Nasional
Susrama Tetap Dihukum Seumur Hidup, Kakak Prabangsa: Presiden Sudah Memperhatikan Tuntutan Kami

Kabarpolitik.com, SURABAYA – Perjuangan insan pers untuk mendesak pembatalan remisi kepada I Nyoman Susrama, pembunuh jurnalis Jawa Pos Radar Bali Anak Agung Gde Bagus Narendra Prabangsa, membuahkan hasil. Presiden Joko Widodo (Jokowi) akhirnya merevisi pemberian remisi tersebut.

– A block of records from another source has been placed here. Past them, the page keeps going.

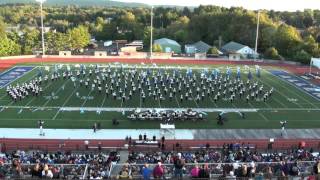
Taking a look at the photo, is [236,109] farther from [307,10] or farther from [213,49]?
[307,10]

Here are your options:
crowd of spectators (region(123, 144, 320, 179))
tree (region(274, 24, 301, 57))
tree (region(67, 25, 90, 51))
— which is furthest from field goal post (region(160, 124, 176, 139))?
tree (region(67, 25, 90, 51))

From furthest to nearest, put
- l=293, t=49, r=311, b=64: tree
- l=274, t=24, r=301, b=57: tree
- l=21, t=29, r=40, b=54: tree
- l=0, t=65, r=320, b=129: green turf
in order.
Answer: l=274, t=24, r=301, b=57: tree, l=21, t=29, r=40, b=54: tree, l=293, t=49, r=311, b=64: tree, l=0, t=65, r=320, b=129: green turf

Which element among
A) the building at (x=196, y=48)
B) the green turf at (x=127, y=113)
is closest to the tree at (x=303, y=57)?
the building at (x=196, y=48)

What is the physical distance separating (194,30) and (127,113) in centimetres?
4977

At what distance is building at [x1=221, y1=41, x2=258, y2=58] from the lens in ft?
174

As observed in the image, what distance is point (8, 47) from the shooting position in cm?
5197

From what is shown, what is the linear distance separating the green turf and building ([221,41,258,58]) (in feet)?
66.6

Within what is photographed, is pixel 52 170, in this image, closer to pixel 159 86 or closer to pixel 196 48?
pixel 159 86

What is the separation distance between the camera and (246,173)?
33.9ft

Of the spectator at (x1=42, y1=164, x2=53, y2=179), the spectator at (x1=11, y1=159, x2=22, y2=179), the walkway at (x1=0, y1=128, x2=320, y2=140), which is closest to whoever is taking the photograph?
the spectator at (x1=42, y1=164, x2=53, y2=179)

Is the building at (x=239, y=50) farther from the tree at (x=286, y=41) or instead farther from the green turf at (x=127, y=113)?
the green turf at (x=127, y=113)

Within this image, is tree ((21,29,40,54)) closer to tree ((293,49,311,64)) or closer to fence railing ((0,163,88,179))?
tree ((293,49,311,64))

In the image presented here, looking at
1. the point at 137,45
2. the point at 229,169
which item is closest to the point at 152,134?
the point at 229,169

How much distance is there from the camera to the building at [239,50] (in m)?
53.1
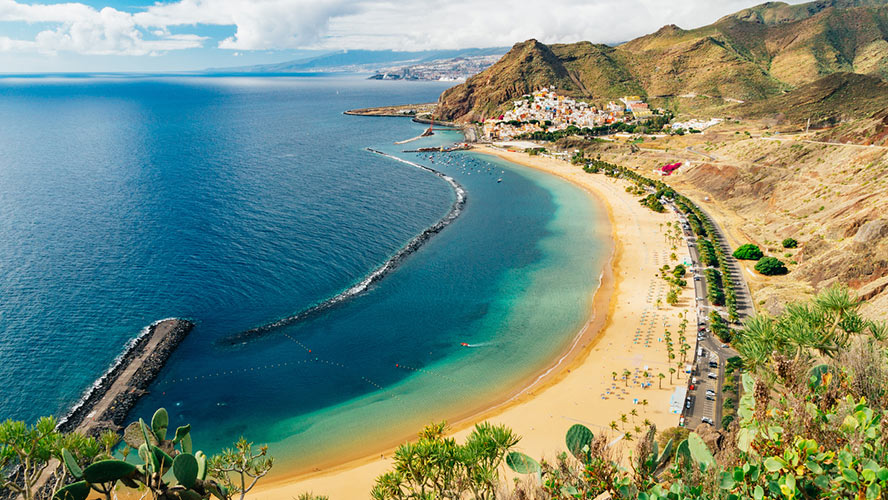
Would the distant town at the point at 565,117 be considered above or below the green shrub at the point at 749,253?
above

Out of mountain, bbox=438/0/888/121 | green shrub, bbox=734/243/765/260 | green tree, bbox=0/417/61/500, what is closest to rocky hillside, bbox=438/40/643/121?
mountain, bbox=438/0/888/121

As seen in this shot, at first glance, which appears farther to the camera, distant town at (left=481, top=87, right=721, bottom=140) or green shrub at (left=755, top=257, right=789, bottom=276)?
distant town at (left=481, top=87, right=721, bottom=140)

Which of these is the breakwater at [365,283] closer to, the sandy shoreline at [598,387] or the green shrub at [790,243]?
the sandy shoreline at [598,387]

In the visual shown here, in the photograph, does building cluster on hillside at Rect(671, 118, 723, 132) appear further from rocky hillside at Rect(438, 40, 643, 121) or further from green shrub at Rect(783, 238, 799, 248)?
green shrub at Rect(783, 238, 799, 248)

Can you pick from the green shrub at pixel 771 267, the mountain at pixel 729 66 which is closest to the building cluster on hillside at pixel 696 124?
the mountain at pixel 729 66

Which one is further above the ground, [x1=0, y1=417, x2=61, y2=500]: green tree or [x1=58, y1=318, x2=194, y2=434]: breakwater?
[x1=0, y1=417, x2=61, y2=500]: green tree

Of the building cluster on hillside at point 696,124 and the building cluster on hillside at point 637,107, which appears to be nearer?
the building cluster on hillside at point 696,124
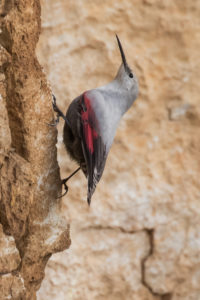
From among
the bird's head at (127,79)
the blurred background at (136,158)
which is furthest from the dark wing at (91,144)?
the blurred background at (136,158)

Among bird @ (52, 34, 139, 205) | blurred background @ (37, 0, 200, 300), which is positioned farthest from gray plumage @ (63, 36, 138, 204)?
blurred background @ (37, 0, 200, 300)

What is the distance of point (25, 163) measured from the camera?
209 cm

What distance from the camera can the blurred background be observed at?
11.2 feet

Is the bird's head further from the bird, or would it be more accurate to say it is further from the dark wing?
the dark wing

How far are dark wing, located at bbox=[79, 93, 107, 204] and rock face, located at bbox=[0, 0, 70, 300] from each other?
0.48ft

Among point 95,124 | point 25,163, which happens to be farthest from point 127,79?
point 25,163

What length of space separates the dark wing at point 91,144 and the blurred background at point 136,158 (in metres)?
0.94

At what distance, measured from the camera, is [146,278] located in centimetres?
368

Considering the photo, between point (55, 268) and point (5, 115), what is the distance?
1615 mm

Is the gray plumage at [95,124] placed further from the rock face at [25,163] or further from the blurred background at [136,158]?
the blurred background at [136,158]

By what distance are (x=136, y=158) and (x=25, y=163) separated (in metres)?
1.59

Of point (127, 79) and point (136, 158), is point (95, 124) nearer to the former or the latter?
point (127, 79)

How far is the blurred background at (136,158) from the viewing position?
340 cm

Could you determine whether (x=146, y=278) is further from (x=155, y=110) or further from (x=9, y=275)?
(x=9, y=275)
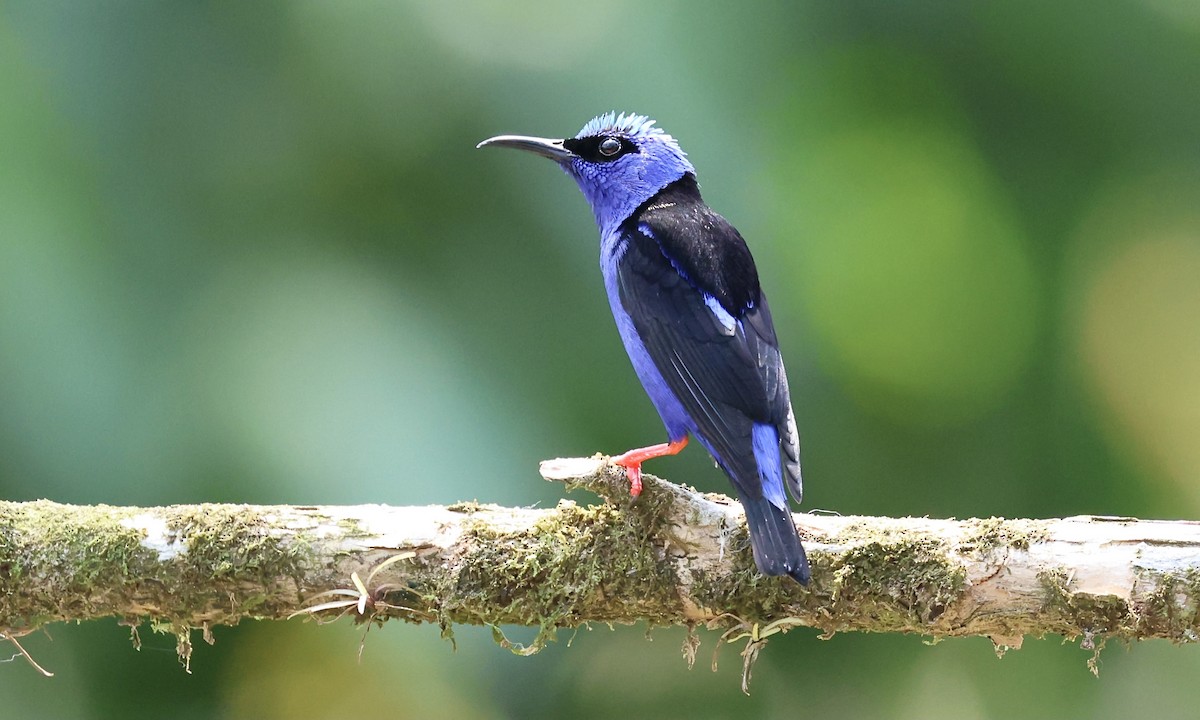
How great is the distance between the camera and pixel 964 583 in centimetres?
297

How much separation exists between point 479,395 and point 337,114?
1.64m

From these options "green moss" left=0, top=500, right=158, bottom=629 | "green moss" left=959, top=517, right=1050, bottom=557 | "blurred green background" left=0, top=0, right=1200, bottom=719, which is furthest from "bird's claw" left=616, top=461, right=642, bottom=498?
"blurred green background" left=0, top=0, right=1200, bottom=719

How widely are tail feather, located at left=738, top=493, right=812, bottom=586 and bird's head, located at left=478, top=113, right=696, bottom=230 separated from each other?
151 cm

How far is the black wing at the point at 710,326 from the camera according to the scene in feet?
11.0

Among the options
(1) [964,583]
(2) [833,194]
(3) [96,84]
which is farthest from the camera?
(2) [833,194]

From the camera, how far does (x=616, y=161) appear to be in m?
4.25

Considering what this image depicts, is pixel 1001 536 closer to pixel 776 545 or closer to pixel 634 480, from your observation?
pixel 776 545

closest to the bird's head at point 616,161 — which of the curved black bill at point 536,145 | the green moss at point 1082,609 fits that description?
the curved black bill at point 536,145

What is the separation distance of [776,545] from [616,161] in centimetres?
184

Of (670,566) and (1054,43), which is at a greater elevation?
(1054,43)

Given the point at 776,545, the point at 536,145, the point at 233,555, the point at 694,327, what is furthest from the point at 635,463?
the point at 536,145

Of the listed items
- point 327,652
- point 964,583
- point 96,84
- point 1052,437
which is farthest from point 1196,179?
point 96,84

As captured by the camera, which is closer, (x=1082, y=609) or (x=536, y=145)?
(x=1082, y=609)

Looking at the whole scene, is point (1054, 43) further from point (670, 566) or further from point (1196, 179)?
point (670, 566)
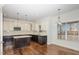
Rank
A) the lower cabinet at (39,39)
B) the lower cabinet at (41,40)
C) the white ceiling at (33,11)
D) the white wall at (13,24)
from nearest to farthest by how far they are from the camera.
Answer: the white ceiling at (33,11) → the white wall at (13,24) → the lower cabinet at (39,39) → the lower cabinet at (41,40)

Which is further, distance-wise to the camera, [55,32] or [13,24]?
[55,32]

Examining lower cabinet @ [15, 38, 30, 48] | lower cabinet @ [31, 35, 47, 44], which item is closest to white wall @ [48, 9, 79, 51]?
lower cabinet @ [31, 35, 47, 44]

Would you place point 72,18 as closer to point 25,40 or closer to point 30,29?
point 30,29

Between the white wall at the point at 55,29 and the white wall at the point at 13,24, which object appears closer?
the white wall at the point at 13,24

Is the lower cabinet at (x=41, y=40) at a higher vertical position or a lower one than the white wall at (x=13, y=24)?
lower

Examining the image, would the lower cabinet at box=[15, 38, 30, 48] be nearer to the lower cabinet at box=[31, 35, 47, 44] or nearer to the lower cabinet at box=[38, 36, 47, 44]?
the lower cabinet at box=[31, 35, 47, 44]

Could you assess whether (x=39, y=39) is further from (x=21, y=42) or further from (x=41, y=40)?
(x=21, y=42)

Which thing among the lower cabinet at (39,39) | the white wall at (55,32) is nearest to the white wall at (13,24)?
the lower cabinet at (39,39)

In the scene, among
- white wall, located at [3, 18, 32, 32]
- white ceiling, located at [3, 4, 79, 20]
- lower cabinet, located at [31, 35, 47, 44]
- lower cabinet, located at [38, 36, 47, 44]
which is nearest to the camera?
white ceiling, located at [3, 4, 79, 20]

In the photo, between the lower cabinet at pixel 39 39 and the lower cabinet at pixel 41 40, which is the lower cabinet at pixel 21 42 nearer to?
the lower cabinet at pixel 39 39

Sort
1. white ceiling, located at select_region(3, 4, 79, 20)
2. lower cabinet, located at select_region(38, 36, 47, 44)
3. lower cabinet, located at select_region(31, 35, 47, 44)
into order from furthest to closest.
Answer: lower cabinet, located at select_region(38, 36, 47, 44) < lower cabinet, located at select_region(31, 35, 47, 44) < white ceiling, located at select_region(3, 4, 79, 20)

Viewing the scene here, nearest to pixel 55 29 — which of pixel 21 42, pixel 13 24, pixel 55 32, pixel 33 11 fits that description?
pixel 55 32

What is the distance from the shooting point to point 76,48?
226cm

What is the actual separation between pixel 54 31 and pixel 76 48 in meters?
0.81
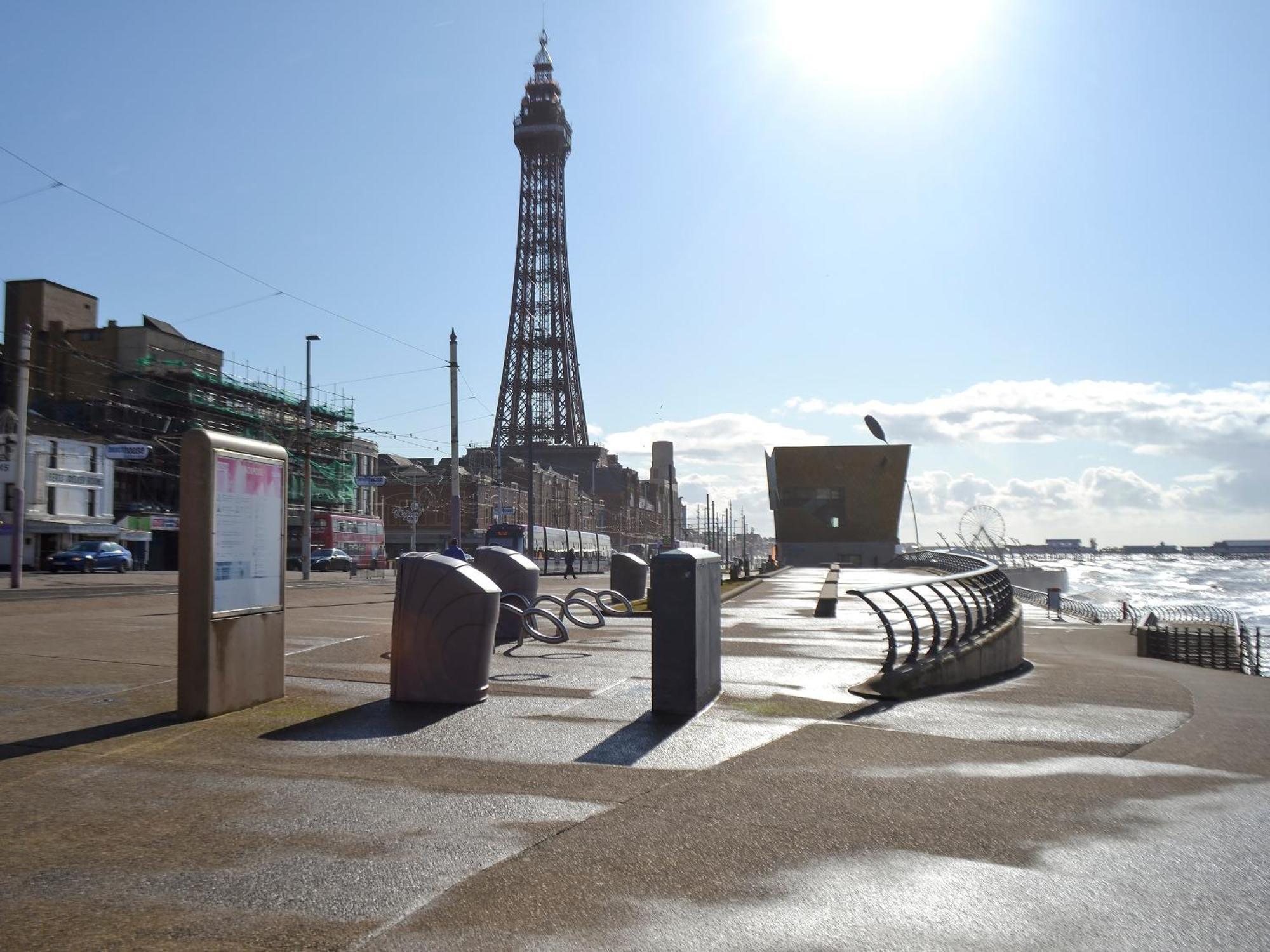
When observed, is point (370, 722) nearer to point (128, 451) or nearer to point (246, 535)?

Dengan demikian, Susrama tetap menjalani hukuman seumur hidup sebagaimana vonis pengadilan yang telah berkekuatan hukum tetap. Kepastian itu disampaikan Jokowi saat hadir dalam puncak peringatan HPN 2019 di Convention Hall Grand City, Surabaya, kemarin.
Jokowi menyampaikan langsung hal tersebut ketika Pemimpin Redaksi Jawa Pos Abdul Rokhim menanyakan perkembangan pencabutan remisi. “Sudah, sudah saya tanda tangani,” kata Jokowi.
Pencabutan remisi Susrama itu sekaligus menjadi kado istimewa di Hari Pers. Sebab, perjuangan para jurnalis agar keputusan tersebut dicabut begitu kuat. Desakan pencabutan remisi juga meluas ke mana-mana.
Sementara itu, istri mendiang Prabangsa, Anak Agung (AA) Sagung Mas Prihantini, bersyukur atas pencabutan remisi Susrama. Sagung sebelumnya pernah bersurat kepada Presiden Jokowi agar mencabut remisi tersebut. “Sangat bersyukur, berkat Tuhan bagi kami,” kata Sagung saat dihubungi Jawa Pos kemarin (9/2).
Senada dengan Sagung, kakak mendiang Prabangsa, AA Ayu Rewati, pun menyambut baik pencabutan remisi perubahan pidana seumur hidup menjadi pidana penjara 20 tahun untuk Susrama tersebut. Menurut dia, pencabutan itu sejalan dengan harapan keluarga besar Prabangsa yang sejak awal tidak sepakat dengan pengampunan untuk Susrama. “Presiden sudah memperhatikan tuntutan kami (keluarga besar Prabangsa, Red) dan tuntutan para jurnalis,” ucapnya.
Pencabutan tersebut, menurut Ayu, kembali menegakkan keadilan atas kasus pembunuhan Prabangsa. Juga merupakan bentuk apresiasi terhadap perjuangan jurnalis di seluruh tanah air yang menolak keras pemberian remisi itu.
Paman Prabangsa, AA Oka Mahendra, berharap ke depan pihak terkait lebih berhati-hati dalam memberikan remisi terhadap narapidana (napi) kasus-kasus berat seperti pembunuhan terhadap jurnalis. Setiap permohonan, tutur dia, semestinya juga mempertimbangkan perasaan keluarga korban dan rasa keadilan bagi masyarakat secara luas.
“Kasus ini (remisi untuk Susrama, Red) harus dijadikan pelajaran bagi semua pihak agar tidak terulang dalam rangka menegakkan keadilan substantif,” ujar pria yang menjabat staf khusus Menteri Hukum dan Hak Asasi Manusia (HAM) Hamid Awaluddin pada 2006 itu. “Profil napi yang mengajukan permohonan harus dicermati secara teliti,” imbuh Oka.